== DATASET RECORDS ==
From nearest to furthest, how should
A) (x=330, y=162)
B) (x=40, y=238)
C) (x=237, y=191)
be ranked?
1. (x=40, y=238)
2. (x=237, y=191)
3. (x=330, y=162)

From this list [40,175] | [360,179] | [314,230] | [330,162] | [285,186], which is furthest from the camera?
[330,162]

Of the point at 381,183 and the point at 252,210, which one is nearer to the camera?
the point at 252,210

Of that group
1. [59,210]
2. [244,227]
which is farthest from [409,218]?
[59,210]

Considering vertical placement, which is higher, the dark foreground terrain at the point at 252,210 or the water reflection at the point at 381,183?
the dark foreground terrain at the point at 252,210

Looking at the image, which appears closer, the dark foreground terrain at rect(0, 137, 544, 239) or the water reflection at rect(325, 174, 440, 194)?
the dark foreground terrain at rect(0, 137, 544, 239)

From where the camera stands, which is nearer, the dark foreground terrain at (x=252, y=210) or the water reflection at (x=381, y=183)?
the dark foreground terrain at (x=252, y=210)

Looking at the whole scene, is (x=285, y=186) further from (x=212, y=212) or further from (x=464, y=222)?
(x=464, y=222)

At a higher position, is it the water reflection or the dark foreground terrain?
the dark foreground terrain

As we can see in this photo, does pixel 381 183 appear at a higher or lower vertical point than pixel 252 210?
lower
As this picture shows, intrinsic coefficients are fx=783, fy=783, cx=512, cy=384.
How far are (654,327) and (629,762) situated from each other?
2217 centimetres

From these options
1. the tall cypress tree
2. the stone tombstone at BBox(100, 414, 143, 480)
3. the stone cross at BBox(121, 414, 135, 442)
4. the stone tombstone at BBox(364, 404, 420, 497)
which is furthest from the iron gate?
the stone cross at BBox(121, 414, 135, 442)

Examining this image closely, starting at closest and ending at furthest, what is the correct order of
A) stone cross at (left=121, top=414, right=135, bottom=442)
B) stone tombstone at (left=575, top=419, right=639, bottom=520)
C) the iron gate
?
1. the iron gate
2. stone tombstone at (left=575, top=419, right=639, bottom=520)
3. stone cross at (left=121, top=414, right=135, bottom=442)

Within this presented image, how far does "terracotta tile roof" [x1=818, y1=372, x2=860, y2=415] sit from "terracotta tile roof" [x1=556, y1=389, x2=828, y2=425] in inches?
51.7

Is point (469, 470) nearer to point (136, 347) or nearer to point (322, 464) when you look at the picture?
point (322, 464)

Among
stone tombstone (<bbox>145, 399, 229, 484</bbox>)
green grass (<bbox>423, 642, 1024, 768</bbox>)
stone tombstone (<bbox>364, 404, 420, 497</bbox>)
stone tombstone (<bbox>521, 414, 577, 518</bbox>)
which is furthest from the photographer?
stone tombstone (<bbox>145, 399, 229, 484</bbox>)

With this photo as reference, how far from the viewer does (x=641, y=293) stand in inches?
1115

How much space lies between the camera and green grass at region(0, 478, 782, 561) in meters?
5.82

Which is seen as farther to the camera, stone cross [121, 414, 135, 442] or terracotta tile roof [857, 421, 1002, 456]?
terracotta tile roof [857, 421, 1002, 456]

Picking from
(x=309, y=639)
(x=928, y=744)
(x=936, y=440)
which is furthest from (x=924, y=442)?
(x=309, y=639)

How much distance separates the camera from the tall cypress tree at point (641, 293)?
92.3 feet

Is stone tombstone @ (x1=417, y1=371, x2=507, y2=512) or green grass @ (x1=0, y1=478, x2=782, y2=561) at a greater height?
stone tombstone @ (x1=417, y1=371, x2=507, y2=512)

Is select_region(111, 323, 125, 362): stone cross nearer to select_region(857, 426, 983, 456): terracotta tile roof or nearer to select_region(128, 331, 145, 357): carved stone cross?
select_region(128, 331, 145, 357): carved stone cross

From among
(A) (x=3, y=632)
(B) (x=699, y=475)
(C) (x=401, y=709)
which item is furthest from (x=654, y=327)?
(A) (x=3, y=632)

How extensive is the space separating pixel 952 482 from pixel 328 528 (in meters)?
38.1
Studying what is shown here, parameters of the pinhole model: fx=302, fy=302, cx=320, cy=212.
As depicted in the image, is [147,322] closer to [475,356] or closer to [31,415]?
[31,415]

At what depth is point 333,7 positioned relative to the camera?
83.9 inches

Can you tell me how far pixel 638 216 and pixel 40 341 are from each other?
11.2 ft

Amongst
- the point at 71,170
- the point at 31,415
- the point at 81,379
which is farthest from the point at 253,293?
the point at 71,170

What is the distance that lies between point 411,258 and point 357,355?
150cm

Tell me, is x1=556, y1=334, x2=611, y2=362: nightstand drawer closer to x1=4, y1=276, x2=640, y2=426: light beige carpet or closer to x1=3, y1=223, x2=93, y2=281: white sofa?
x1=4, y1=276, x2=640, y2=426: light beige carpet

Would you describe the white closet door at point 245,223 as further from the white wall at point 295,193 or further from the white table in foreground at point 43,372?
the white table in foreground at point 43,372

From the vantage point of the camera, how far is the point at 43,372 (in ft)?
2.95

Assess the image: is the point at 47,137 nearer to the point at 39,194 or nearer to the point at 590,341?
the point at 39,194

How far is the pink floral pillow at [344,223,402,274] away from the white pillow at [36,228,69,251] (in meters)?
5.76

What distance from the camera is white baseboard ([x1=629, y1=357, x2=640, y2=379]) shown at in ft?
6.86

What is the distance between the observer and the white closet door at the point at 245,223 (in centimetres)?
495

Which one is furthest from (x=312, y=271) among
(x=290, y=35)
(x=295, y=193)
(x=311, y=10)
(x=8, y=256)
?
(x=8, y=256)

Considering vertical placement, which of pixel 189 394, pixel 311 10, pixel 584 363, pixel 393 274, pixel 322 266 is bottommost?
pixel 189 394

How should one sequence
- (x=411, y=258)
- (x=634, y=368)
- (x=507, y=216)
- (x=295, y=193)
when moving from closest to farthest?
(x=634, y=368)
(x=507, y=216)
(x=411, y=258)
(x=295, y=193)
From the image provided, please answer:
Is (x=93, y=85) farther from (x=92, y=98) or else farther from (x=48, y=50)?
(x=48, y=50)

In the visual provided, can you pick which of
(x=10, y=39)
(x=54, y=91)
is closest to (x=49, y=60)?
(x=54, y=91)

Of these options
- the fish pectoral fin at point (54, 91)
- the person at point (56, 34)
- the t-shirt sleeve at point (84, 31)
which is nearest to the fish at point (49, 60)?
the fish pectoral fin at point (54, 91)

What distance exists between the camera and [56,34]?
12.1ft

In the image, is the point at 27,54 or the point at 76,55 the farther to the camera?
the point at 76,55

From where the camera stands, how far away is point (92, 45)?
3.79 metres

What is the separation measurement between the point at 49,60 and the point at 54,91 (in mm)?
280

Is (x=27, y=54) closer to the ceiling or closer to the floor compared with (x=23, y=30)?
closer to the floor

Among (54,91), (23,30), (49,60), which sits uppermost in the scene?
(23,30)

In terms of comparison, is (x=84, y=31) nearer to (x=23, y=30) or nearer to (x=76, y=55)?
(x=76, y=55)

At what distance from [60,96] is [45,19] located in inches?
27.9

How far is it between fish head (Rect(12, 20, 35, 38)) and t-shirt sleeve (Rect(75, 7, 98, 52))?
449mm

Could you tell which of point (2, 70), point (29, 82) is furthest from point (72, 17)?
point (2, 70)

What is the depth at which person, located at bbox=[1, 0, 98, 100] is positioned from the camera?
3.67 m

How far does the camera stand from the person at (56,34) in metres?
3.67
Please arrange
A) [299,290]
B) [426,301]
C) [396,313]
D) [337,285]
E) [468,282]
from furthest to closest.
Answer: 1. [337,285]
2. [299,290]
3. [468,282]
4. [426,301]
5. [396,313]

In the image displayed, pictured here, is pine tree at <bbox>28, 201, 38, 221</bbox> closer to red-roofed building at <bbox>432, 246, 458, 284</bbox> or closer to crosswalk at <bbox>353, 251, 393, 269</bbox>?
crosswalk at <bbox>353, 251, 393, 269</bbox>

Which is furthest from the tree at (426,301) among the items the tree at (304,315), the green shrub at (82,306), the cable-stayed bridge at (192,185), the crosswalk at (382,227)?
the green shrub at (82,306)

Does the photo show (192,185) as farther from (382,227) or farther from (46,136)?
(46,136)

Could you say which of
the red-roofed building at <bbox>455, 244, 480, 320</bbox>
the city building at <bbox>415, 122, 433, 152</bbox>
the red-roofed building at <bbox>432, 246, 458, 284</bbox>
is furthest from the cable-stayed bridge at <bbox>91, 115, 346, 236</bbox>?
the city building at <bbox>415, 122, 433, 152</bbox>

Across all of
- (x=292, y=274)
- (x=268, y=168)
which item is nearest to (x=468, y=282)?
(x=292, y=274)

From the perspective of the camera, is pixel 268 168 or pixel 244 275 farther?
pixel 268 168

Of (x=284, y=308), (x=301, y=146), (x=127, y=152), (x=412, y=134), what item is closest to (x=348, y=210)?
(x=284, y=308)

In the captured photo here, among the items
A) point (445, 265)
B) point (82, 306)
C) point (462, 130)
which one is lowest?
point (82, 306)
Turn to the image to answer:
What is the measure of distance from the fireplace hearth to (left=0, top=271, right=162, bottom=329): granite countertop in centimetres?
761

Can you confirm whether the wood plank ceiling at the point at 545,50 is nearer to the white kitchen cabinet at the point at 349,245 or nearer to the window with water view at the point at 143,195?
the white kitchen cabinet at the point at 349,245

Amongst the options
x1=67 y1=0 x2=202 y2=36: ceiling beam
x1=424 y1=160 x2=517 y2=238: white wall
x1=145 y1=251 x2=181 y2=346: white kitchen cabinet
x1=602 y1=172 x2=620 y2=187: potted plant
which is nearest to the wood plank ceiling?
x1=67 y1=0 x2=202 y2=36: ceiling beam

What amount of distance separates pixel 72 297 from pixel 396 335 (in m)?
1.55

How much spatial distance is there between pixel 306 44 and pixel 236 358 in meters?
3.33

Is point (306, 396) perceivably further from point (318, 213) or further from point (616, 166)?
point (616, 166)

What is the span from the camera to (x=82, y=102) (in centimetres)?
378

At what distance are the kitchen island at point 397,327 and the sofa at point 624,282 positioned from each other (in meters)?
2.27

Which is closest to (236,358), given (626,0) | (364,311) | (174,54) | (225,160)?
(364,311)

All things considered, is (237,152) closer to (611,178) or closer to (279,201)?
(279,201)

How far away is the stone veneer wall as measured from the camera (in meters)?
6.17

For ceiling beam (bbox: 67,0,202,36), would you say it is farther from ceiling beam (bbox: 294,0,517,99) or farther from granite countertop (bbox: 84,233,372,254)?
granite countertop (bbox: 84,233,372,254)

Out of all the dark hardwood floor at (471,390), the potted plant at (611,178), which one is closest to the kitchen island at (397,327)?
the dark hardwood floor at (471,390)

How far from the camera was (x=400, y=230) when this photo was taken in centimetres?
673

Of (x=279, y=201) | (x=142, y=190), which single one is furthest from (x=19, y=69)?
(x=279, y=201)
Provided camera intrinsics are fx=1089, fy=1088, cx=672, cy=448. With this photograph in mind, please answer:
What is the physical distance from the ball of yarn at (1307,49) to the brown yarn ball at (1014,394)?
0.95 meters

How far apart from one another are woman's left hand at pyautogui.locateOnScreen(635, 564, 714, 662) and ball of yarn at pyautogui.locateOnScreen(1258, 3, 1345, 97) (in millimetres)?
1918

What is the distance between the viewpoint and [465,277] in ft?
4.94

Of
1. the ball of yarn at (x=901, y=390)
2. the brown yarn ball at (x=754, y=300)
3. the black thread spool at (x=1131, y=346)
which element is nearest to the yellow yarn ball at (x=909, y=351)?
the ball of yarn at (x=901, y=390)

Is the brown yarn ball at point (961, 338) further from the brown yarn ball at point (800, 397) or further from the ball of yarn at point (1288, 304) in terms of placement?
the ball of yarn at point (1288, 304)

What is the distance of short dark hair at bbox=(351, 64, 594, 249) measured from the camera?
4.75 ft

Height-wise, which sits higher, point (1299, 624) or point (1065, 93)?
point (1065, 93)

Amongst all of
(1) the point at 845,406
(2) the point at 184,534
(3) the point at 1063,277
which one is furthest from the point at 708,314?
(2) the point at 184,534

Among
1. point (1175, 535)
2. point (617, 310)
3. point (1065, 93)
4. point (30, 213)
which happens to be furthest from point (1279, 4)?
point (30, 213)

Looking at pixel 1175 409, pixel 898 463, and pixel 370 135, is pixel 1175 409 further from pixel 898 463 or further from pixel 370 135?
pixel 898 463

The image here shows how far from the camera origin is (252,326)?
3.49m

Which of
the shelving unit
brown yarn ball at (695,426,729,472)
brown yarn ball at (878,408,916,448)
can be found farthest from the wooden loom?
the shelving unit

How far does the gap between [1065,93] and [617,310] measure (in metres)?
===
### WRITTEN PROBLEM
Return every line of the listing that contains the word "Could".

### SOLUTION
Could you tell which of point (2, 70), point (29, 82) is furthest from point (72, 17)?
Could you say which of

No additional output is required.